Büyük ihtimalle özofagus reflüsü sorunu ile karşı karşıyasınız! Peki sorun tedavi edilmezse nelere yol açabilir? Verdiği rahatsızlığı azaltmak için nasıl beslenmeliyiz?
Anlaşılacağı gibi bugün “Reflü sorunu”nu masaya yatıracak, aklınıza takılan soruları yanıtlamaya çalışacağız.
Ayrıca, reflünün beslenme ve yaşam tarzı ile ilişkisini de anlatacağız.
Mühim nokta şu: Reflü deyince, doktorların da reflü mağdurlarının da aklına ilk gelen şey hemen bir ilaca sarılmak oluyor. Aslında ilaçlar sadece reflünün belirtilerini yok ediyorlar, tedavi edici, yani kalıcı bir iş yapamıyorlar.
Yani sorun çözülmüyor, sadece tozları yatağın altına süpürüyorsunuz. Bu nedenle konuyu iyi anlamakta, yapılması ve yapılmaması gerekenler neler, öğrenmekte fayda var. Merak ediyorsanız eğer buyurun...
Neden yaygınlaştı?
Karşınızda son yılların en moda hastalığı: Reflü. “Reflüm var” demeyenler sanki sohbetlerde sınıfta kalıyorlar. Gerçekten de hem reflü sorunu iyice yaygınlaştı hem de ismi bilinirlik kazandı. Eskiden “Gastritim var” denirdi, şimdi artık herkes gastrit yerine reflü kelimesini kullanıyor. Bunun en önemli nedeni ise tıp dünyasına yeni giren teknolojiler sayesinde öğrendiklerimiz.
Bir de baktık ki, gastrit ya da ülser sandığımız sorunların çoğu, doğrudan doğruya yemek borusuna mide asidinin kaçması yüzündenmiş.
Aslında, reflü 1990’lardan beri Amerika ve Avrupa’da iyi biliniyordu, bizim literatürümüze girişi ise 2000 yılında oldu.

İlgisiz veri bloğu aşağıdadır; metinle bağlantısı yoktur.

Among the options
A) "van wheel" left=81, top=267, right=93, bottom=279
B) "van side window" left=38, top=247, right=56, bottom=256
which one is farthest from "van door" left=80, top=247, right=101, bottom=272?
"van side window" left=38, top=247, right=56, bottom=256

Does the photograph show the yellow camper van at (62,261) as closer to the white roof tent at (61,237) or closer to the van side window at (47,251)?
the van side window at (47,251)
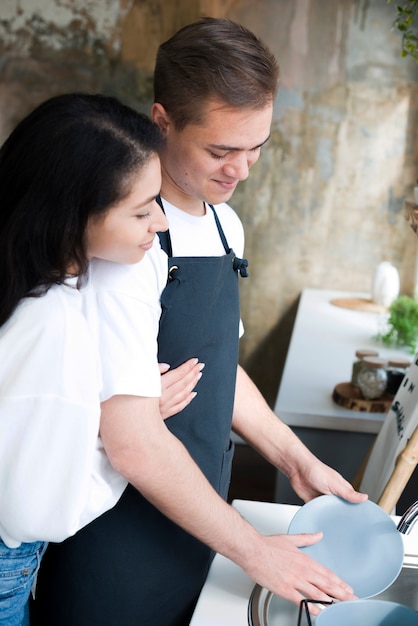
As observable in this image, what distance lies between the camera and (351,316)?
3697mm

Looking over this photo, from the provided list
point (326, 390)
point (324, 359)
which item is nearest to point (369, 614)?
point (326, 390)

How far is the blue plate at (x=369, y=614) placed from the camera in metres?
1.01

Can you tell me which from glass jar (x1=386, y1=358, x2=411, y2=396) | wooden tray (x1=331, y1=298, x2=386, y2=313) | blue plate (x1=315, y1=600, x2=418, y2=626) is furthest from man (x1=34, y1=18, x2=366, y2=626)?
wooden tray (x1=331, y1=298, x2=386, y2=313)

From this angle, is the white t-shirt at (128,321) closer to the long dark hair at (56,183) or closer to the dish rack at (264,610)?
the long dark hair at (56,183)

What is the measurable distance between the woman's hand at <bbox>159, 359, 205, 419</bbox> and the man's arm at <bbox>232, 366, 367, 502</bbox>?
21cm

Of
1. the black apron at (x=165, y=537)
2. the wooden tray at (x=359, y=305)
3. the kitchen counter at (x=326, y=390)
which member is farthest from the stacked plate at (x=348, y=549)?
the wooden tray at (x=359, y=305)

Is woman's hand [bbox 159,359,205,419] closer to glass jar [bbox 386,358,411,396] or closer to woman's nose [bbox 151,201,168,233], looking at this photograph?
woman's nose [bbox 151,201,168,233]

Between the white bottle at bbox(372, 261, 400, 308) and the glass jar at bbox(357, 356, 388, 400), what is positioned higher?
the white bottle at bbox(372, 261, 400, 308)

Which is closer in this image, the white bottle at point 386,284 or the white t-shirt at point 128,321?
the white t-shirt at point 128,321

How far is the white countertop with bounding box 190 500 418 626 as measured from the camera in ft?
3.69

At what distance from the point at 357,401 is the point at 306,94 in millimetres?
2106

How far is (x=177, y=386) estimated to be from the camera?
4.33 ft

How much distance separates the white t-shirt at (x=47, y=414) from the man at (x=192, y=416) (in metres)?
0.07

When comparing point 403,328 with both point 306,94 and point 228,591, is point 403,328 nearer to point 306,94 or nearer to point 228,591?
point 306,94
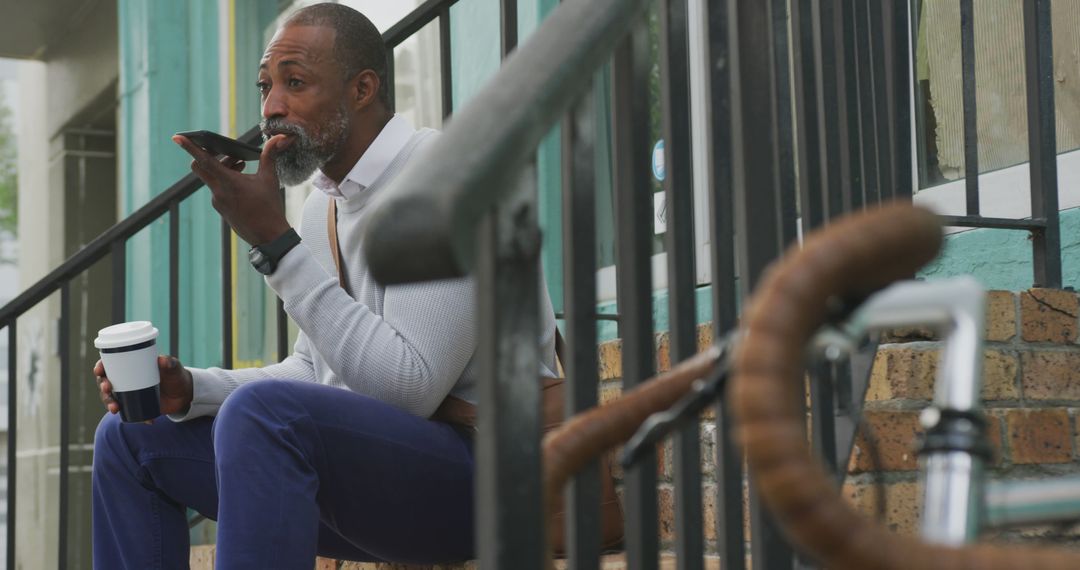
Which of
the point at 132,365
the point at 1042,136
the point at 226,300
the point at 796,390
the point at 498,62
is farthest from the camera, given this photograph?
the point at 498,62

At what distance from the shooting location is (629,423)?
3.48ft

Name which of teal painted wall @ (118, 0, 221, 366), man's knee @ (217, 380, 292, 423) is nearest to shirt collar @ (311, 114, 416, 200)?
man's knee @ (217, 380, 292, 423)

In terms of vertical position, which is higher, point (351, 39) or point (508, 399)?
point (351, 39)

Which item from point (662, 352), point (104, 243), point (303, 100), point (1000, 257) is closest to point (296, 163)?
point (303, 100)

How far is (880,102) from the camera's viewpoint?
2107 mm

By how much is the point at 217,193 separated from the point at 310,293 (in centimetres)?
23

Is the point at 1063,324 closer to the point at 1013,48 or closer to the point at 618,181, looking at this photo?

Reflü sorununun bu kadar yaygınlaşmasının arkasında yatan neden birçok sağlık probleminin arkasında yatan nedenle aynı: Beslenme yanlışlarımız. Öyle kötü besleniyoruz ki, midemiz neredeyse yerinden fırlayıp, “Siz ne halt ediyorsunuz, nedir bu içime tıkıp durduklarınız?” diye karşımıza dikiliverecek!
Yiyecekleri artık doğal halleriyle yemiyoruz. Yediğimiz her şey çok işlenmiş. Ev yemeklerine veda ettik. Hemen telefona sarılıp pizza sipariş ediyoruz. Pizza olmazsa köfte! O da olmazsa, kim bilir kaçıncı defa kullanılan kızartma yağında kızartılmış tavuk ve yanına patates kızartması!
O yağların içinde neler olduğunu, kaç kez kullanıldıklarını bir bilseniz...
O kızartma yağlarının içinde siyah siyah karbon partikülleri belirmeye başlıyor. Bu maddeler görünmesin, patatese, tavuğa yapışmasınlar diye, yağa magnezyum içeren bir madde döküp rengini ağartıyorlar. İçine bunları attığınız bir mideden hayır mı gelir?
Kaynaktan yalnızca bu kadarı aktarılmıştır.